Top of INPUT MATERIAL

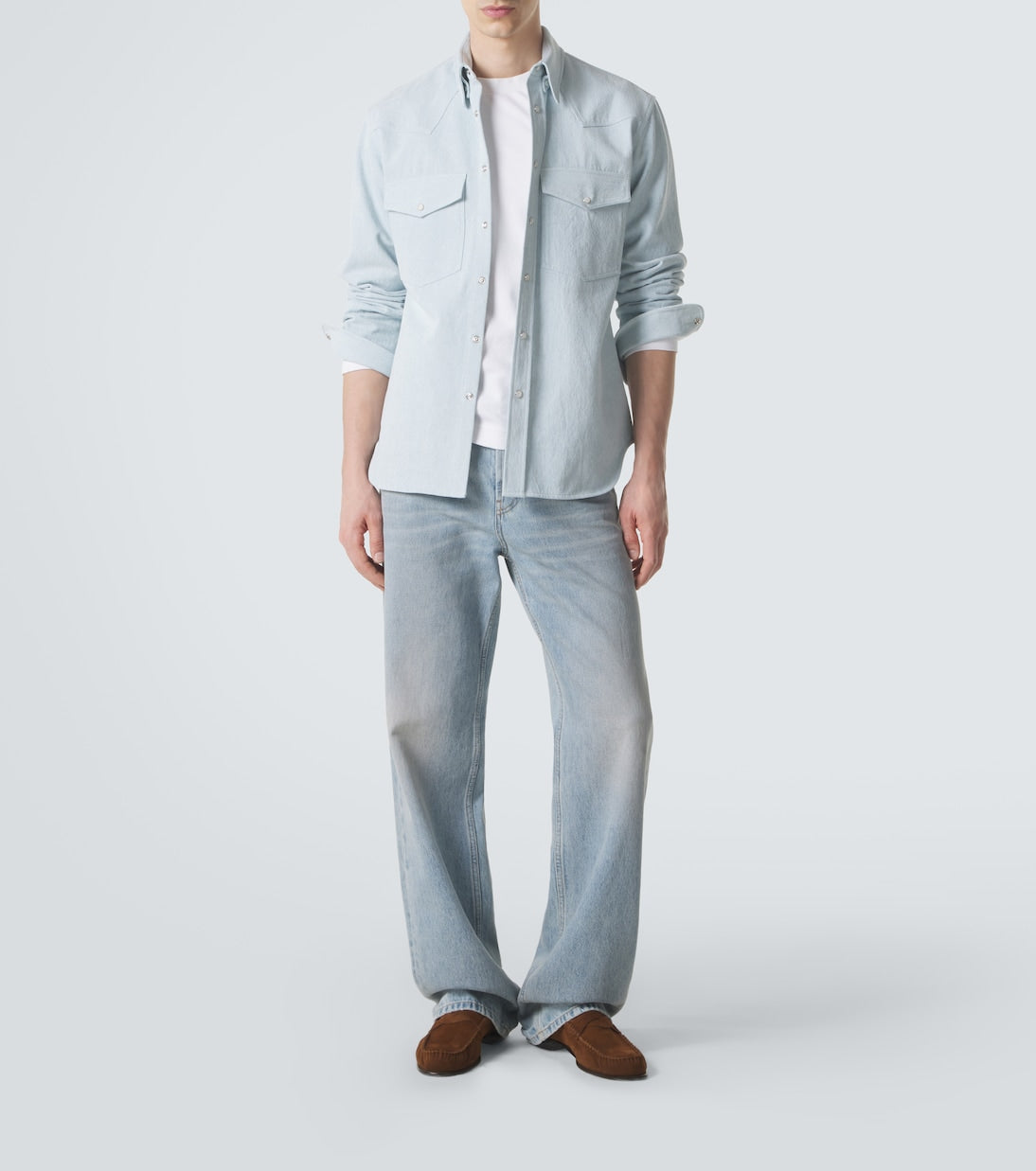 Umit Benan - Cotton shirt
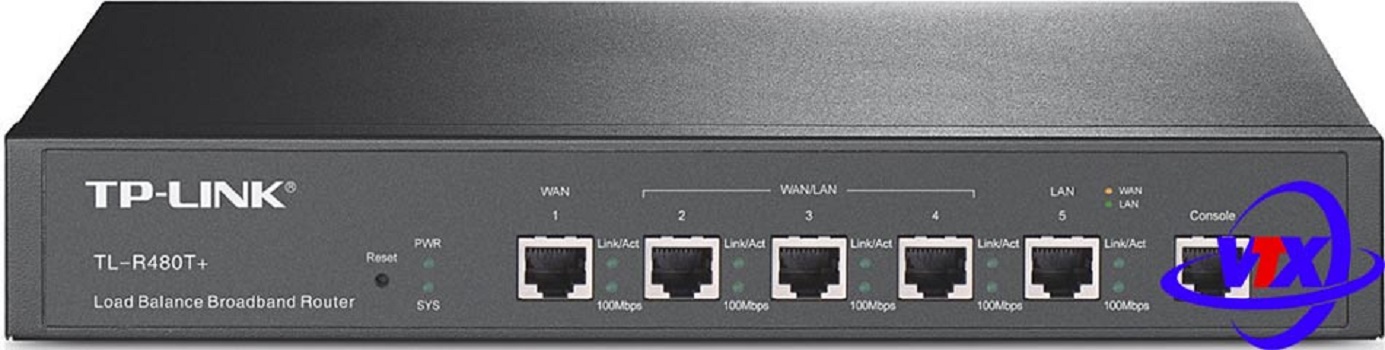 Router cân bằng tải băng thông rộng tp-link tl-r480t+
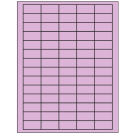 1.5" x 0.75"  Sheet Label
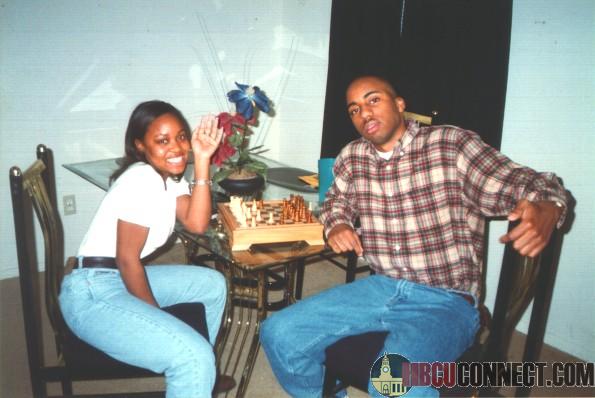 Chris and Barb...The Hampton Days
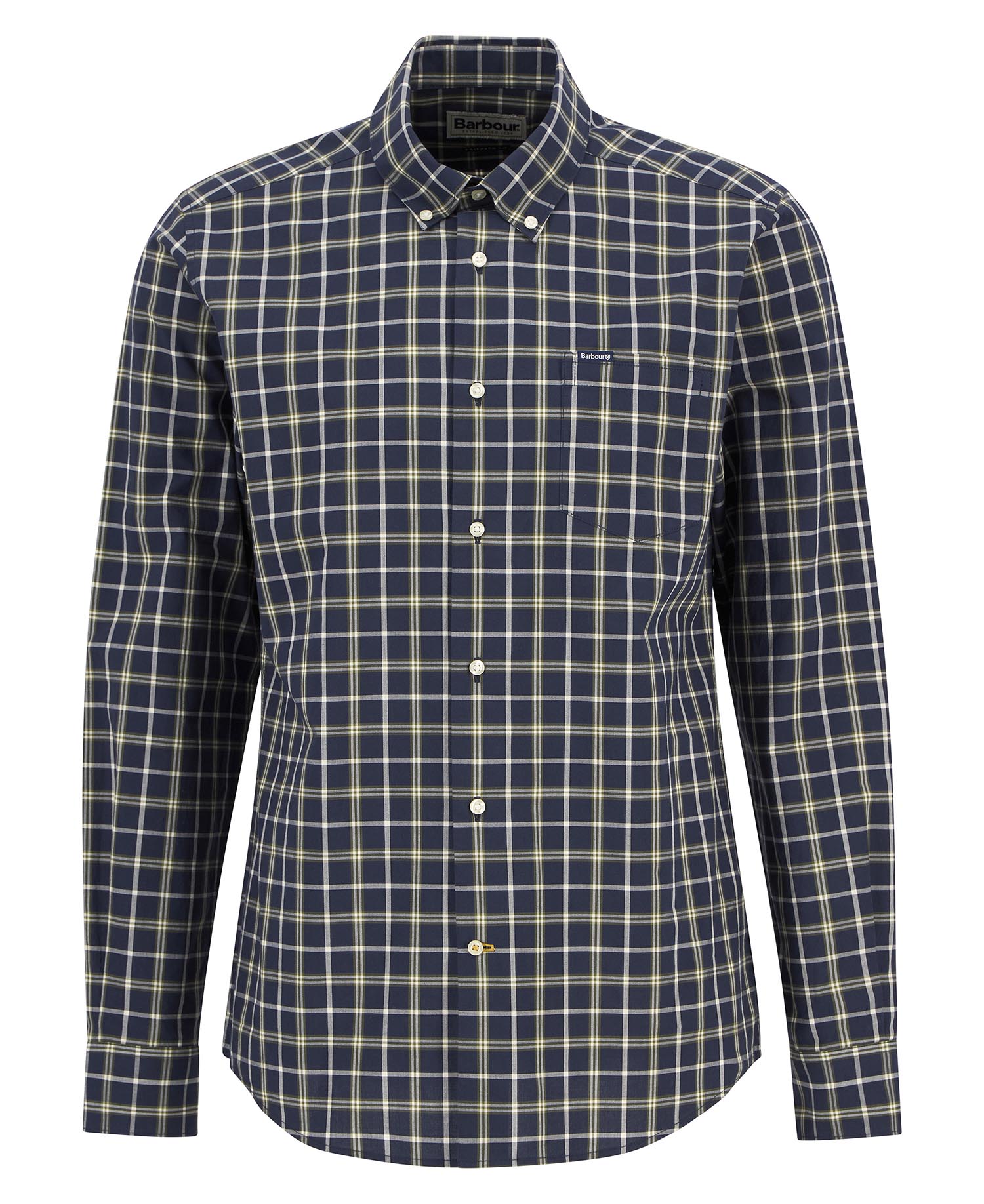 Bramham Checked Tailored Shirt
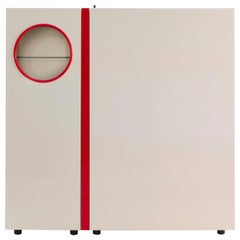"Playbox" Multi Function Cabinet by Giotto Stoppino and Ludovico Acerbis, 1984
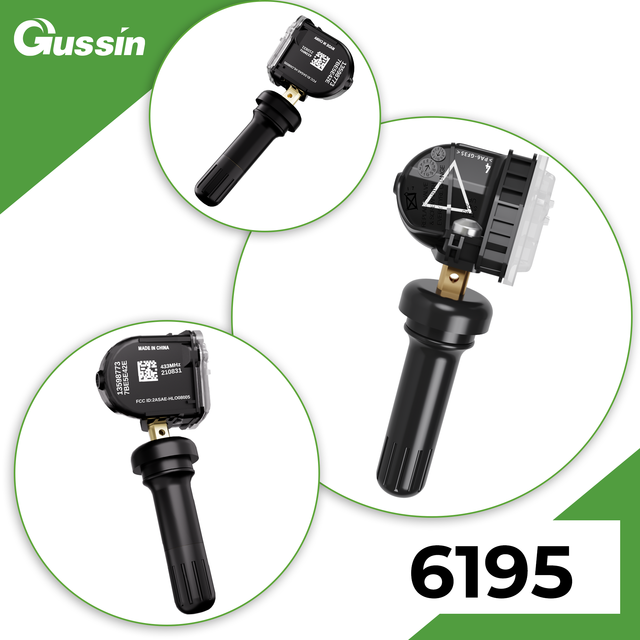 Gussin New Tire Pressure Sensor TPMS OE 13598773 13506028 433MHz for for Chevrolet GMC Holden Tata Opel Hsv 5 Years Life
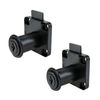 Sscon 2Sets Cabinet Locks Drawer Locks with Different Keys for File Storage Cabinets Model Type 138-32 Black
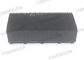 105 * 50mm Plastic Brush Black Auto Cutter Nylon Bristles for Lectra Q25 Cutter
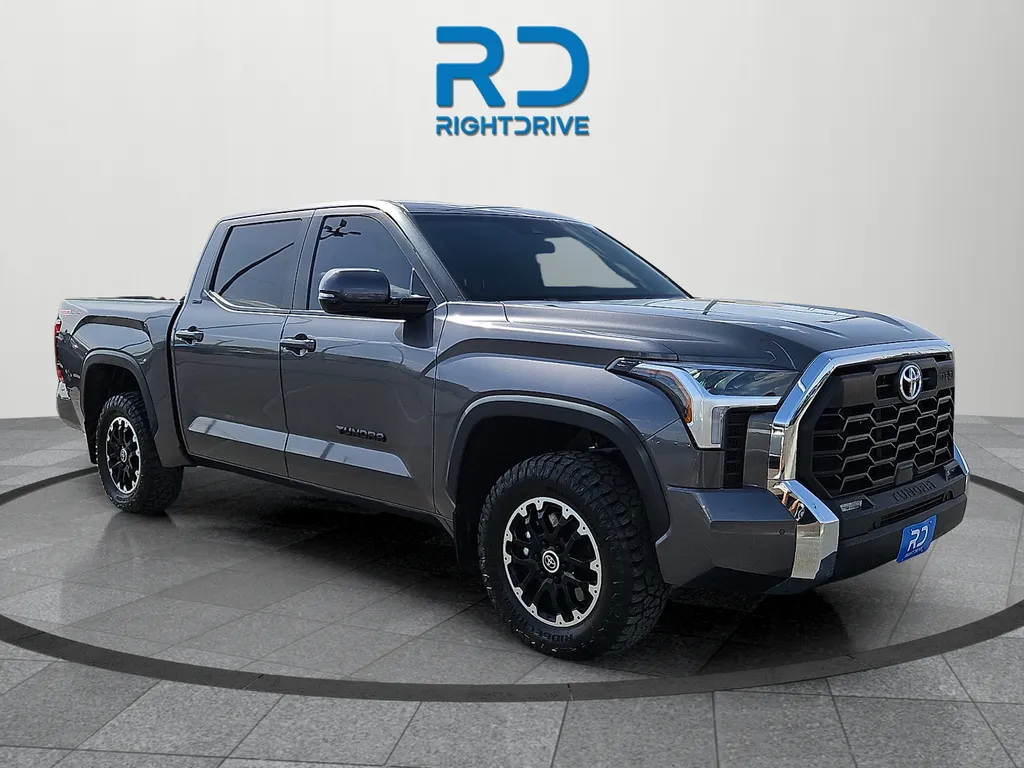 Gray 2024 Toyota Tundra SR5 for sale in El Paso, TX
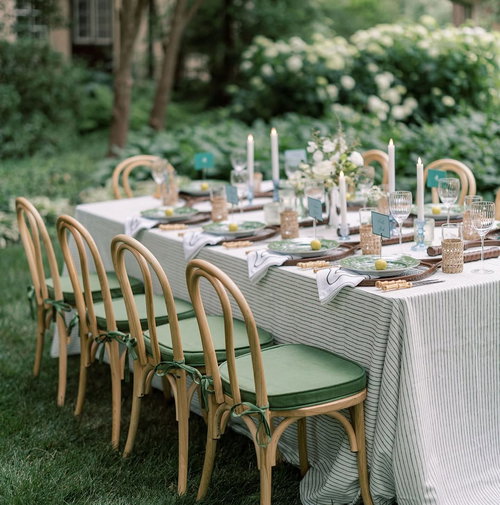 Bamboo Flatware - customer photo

Bottom of INPUT MATERIAL

▶ ACTION ITEM:
Word for word, restate the lines above from the first through the one that contains "Ludovico Acerbis, 1984", and exclude all pictures.

▶ RESULT OF THIS EXERCISE:
 Umit Benan - Cotton shirt
 Router cân bằng tải băng thông rộng tp-link tl-r480t+
 1.5" x 0.75"  Sheet Label
 Chris and Barb...The Hampton Days
 Bramham Checked Tailored Shirt
"Playbox" Multi Function Cabinet by Giotto Stoppino and Ludovico Acerbis, 1984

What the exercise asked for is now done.